====== SELECTED PASSAGE ======
- Born: 1971 (age 54–55) Sri Lanka
- Occupation: Actress
- Spouse: Simon Allen (2002–present)

= Thusitha Jayasundera =

Sri Lankan actress

Thusitha Jayasundera (born 1971) is a Sri Lankan actress who lives in the United Kingdom. She attended an all-girls school run by Australian missionaries, and graduated from the Royal Academy of Dramatic Art in 1993.

Jayasundera played Tushura 'Tash' Bandara in the BBC hospital drama Holby City for three years from December 1999 to June 2002. She played DS Ramani De Costa in the ITV police drama The Bill from 2003 to 2006, and DS Ayesha Masood in the BBC series Silent Witness.

She appeared in the National Theatre adaptation of Michael Morpurgo's novel, War Horse. In 2009 she appeared in the play Dreams of Violence by Stella Feehily for Out of Joint and Soho Theatre.

In 2015, she played Ros Mahendra in the BBC drama Doctor Foster. On 17 March 2019, Jayasundera appeared in Midsomer Murders in the episode "Death of the Small Coppers".

In December 2020, she was cast in the Amazon Prime Video series The Lord of the Rings: The Rings of Power, which premiered on 2 September 2022.
====== INFORMATION SUPPLIED ======
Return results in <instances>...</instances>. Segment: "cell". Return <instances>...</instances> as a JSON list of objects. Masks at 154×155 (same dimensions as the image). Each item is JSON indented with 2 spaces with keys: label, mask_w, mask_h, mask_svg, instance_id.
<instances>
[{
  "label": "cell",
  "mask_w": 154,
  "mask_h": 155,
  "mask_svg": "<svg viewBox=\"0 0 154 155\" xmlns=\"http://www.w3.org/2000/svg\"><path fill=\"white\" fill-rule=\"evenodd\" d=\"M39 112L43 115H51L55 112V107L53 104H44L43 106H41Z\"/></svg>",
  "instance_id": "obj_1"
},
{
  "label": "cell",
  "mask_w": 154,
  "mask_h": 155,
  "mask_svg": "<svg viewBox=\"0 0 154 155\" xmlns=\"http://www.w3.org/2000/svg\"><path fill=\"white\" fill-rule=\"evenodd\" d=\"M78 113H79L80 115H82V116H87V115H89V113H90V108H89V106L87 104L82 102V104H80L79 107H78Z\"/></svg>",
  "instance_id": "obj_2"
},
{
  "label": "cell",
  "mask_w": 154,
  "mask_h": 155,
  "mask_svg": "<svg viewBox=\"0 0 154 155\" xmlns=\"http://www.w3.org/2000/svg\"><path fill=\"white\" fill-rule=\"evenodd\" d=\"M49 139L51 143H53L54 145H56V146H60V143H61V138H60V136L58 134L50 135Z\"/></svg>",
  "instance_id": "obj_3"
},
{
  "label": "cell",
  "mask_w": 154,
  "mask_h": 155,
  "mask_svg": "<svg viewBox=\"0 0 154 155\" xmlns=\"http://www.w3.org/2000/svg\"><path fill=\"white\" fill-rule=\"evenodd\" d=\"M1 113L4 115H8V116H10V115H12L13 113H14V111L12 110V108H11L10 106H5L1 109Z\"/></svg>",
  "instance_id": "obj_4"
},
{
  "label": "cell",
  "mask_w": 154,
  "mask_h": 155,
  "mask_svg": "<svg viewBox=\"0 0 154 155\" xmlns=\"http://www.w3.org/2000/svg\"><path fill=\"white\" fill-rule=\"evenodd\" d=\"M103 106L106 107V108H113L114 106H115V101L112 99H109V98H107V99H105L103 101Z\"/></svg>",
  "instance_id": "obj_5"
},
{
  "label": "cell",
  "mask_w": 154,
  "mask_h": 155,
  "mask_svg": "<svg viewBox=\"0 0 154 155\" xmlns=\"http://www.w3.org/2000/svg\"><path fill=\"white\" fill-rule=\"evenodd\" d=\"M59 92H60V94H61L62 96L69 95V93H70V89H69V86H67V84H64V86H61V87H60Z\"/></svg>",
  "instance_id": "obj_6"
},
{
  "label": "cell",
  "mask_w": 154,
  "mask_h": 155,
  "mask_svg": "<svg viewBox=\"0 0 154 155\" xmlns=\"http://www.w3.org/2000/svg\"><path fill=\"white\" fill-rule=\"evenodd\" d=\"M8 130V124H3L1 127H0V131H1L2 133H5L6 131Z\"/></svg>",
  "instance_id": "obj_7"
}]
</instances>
======
> [WHAT THE TASK REQUIRES]:
According to the profile of Thusitha Jayasundera, what role did she play in the ITV police drama The Bill?

> [ANSWER SPACE]:
DS Ramani De Costa